After the jury had deliberated for some •time they reported their inability to agree, whereupon the court instructed them as follows:

“Gentlemen of the Jury: Upon your report that you are unable to agree in the cause which has been submitted to you, I think it is my duty to remind you that this trial has, as a matter of course, been attended with large expense to the parties, and that you should make another effort to agree. To aid you in the further consideration of the case, I instruct that, although the verdict to which a juror agrees must, of course, be his own verdict, the result of his own convictions, not a mere acquiescence in the conclusion of his fellows, yet in order to bring twelve minds to a unanimous result, you must examine the questions submitted to you with candor and with a proper regard and deference to the *357opinions of each other.
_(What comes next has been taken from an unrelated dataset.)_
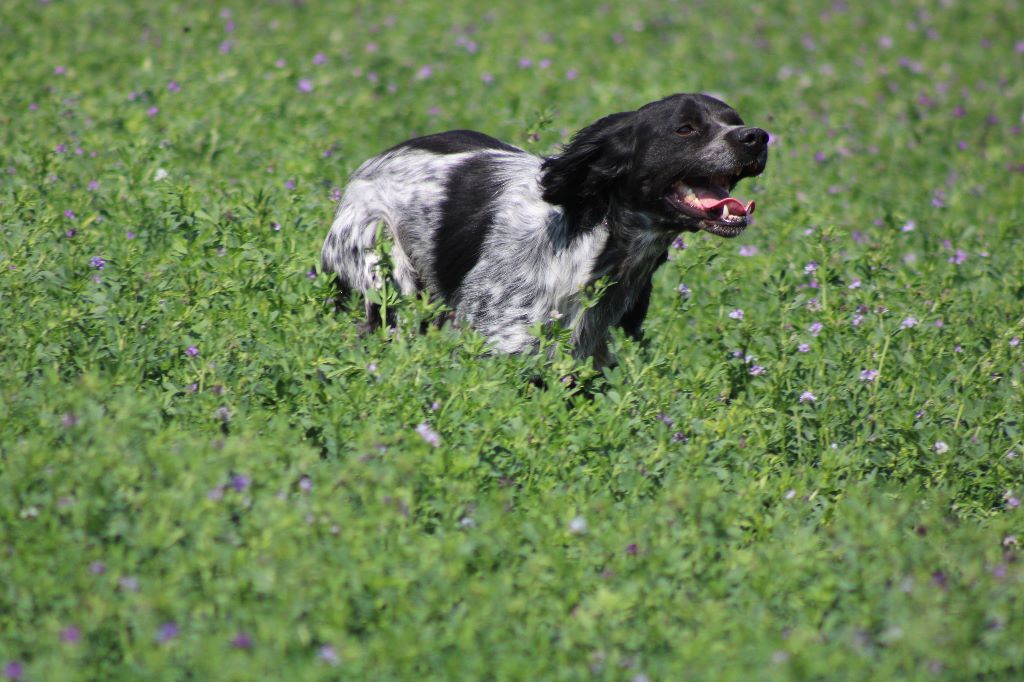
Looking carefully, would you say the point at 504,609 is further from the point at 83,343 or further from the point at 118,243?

You should consider that the case must at some time be decided; that you are selected in the same manner and from the same source from which any future jury must be selected, and there is no reason to suppose that the case will ever be submitted to twelve men more intelligent, more impartial, or more competent to decide it, or that more and clearer evidence will be produced on the one side or the other, and' with this in view, it is your duty to decide the case, if you can conscientiously do so.
“In conferring together you ought to pay a proper respect to each other’s opinion and listen with a disposition to be convinced by each other’s arguments, and, on the other hand, if the larger number of your panel are for conviction, a dissenting juror or jurors should further consider his or their contrary position, which makes no impression on the minds of so many men, equally honest and equally intelligent with himself, and who have heard the same evidence with the same attention and with an equal desire to arrive at the truth and under the sanction of the same oath; and on the other hand, if a majority are for the defendant, the minority ought seriously to ask themselves whether they may not reasonably and ought not to. doubt the correctness of a judgment which is not concurred in by most of those with whom they are associated, and distrust the weight and sufficiency of that evidence which fails to carry conviction to the minds of their fellows.”
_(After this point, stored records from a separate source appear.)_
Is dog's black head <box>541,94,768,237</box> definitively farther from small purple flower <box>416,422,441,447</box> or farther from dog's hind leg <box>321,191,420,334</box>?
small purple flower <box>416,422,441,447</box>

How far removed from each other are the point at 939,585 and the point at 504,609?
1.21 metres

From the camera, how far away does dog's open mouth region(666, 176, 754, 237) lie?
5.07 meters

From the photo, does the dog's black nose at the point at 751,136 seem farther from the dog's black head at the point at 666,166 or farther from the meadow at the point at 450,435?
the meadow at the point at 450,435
Defendant excepted.to this instruction; but it was quite as favorable to him as to the State, and simply impressed upon the jurymen the duty of giving due attention and consideration to the arguments and opinions of their fellows; and at the same time telling them that the verdict to which a juror agrees rpust be the result of his own convictions and not a mere acquiescence in the conclusion of his fellow jurors. This instruction was evidently taken from Commonwealth v. Tuey, 8 Cush. (Mass.) 1, and is almost in the identical language of an instruction approved in that case, and was approved in State v. Smith, 49 Conn. 376, 386, and *358in Allen v. United States, 164 U. S. 492, 17 Sup. Ct. 154, 41 L. Ed. 528. An instruction, substantially to the same effect was approved by this court in Harris v. State, 153 Pac. 881, 889, citing Allen v. United States, supra. The objection to the giving of the instruction was properly overruled.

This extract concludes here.